## Page extract
======
5.3. Computational Complexity and Search Space Reduction

Given that ToolDNS maintains high retrieval accuracy, the next natural question concerns the magnitude of its computational advantage. Existing tool discovery mechanisms are confronted with the challenge of search space explosion. As the number of tools scales to tens of thousands or beyond, the traditional global scan approach suffers from severe inefficiency and prohibitive computational costs. In this experiment, we simulate tool repositories of varying scales to evaluate the performance of ToolDNS against traditional flat retrieval schemes (e.g., ToolLLM), specifically focusing on the magnitude of the search space required to be explored during a single task-matching process.
We compare the size of the search space for a single query under both schemes as the number of tools increased from 10 3 to 3.4 × 10 4 . For ToolDNS, we configured the system to return the Top-1 subdomain at each layer, with a total of 2 layers of classification directories. The experimental results are shown in Figure 8.
At a scale of 2.53 × 10 4 tools, a single-layer ToolDNS classification reduces the active search space to 4 , 888.10 tools (on average), achieving an 80.65 % reduction compared to the exhaustive scan of ToolLLM. With two classification layers, the search space shrinks dramatically to 1 , 197.12 tools, representing a 95.26 % reduction. The advantage becomes even more stark at 3.03 × 10 4 tools, where the two-layer hierarchy reduces the search space by over 99.99 % compared to the full context injection approach of OpenClaw. It is important to note that our dataset taxonomy is only refined to two levels; thus, these observed reductions are still far from the theoretical O ( log N ) upper bound that deeper, well-balanced hierarchies could achieve.
======
## Entries supplied

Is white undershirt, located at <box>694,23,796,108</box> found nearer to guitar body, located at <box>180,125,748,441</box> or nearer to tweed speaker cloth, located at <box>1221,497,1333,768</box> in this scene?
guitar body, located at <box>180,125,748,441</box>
======
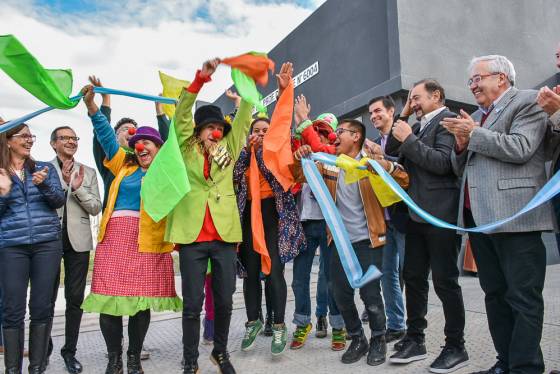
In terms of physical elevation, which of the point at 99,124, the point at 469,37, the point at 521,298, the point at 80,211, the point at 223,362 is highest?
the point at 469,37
======
Carry on the passage about ToolDNS search space reduction from the point where it stops. The items have nothing to do with what you are asked here.

5.4. Comparative Evaluation of Network Efficiency

The previous experiment established that ToolDNS drastically curtails the number of tools examined per query. However, even a computationally efficient discovery process can be hindered by verbose communication protocols. In this experiment, we measure the actual network traffic incurred during the discovery process to evaluate the lightweight nature of the DNS-native approach.
We conduct a large scale experiment consisting of more than 13 , 000 tool discovery queries (using the test data described in Section 5.2) and measure traffic volume and packet overhead, including total upstream/downstream bytes and packet counts. We compare ToolDNS against two representative HTTP-based baselines (AgentDNS and ANS).
To avoid biasing the comparison against ToolDNS, we adopt a conservative experimental setup for the HTTP baselines. Specifically, we implement simplified versions according to the data structures described in their original papers and reserve only the core fields required for the tool discovery task. This minimizes protocol overhead on the baseline side and intentionally biases the comparison in their favor. As a result, the measured performance can be regarded as a lower bound on the network cost of HTTP-based approaches. In contrast, ToolDNS operates with its standard message format without additional optimization.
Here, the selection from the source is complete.